<<<<

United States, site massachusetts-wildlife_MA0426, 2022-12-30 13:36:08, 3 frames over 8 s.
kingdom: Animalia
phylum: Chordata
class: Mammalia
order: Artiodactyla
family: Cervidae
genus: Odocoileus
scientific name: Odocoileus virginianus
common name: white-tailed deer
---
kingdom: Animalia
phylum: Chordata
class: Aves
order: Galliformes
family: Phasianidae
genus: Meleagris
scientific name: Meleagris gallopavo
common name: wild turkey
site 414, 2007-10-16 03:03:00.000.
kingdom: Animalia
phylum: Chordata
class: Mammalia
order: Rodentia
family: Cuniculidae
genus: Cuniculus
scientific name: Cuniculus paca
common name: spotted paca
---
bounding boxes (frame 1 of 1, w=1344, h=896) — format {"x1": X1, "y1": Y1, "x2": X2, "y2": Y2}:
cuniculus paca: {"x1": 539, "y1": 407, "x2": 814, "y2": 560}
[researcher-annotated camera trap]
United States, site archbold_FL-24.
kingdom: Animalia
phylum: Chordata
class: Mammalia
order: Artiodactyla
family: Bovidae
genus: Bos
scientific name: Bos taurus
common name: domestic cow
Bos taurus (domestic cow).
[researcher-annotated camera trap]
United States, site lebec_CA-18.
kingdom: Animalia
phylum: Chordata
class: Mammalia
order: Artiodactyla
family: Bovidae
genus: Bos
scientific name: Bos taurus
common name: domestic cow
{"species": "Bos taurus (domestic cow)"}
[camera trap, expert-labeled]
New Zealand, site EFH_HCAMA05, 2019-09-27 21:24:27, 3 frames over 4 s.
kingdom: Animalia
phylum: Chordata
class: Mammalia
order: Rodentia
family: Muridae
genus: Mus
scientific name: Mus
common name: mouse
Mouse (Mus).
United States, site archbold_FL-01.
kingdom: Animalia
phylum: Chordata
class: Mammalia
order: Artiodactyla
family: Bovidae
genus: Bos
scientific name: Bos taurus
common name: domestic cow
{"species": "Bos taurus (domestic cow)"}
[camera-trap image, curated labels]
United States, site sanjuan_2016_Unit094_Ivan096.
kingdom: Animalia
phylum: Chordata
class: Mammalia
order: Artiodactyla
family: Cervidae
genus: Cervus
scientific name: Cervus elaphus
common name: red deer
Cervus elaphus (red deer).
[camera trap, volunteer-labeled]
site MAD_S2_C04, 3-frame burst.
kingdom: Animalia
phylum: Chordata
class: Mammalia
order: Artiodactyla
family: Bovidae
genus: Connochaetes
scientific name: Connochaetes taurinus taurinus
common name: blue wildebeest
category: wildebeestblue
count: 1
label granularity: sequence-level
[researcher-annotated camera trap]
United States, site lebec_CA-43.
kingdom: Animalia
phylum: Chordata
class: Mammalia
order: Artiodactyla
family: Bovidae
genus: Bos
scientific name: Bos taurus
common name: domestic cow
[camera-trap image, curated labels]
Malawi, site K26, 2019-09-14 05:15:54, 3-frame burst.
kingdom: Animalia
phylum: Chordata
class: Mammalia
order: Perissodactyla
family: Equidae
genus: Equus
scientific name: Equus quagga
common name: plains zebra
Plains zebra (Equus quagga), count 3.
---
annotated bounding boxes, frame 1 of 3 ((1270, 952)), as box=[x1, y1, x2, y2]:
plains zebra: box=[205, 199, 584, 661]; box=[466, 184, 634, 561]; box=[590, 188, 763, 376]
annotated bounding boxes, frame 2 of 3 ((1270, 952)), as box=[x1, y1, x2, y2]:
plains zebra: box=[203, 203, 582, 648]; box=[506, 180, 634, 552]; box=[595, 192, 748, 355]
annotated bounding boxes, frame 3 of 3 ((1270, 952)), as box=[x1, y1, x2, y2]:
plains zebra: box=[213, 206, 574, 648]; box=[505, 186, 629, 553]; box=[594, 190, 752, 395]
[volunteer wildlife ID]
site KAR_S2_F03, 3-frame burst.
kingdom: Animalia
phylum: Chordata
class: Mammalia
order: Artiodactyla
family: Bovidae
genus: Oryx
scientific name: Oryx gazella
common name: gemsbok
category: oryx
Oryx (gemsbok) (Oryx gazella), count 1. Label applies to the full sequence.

>>>>

◆ **Task goal**: Check each line of the entries above, and show every one holding the word "United".

◆ **Exercise solution**:
United States, site massachusetts-wildlife_MA0426, 2022-12-30 13:36:08, 3 frames over 8 s.
United States, site archbold_FL-24.
United States, site lebec_CA-18.
United States, site archbold_FL-01.
United States, site sanjuan_2016_Unit094_Ivan096.
United States, site lebec_CA-43.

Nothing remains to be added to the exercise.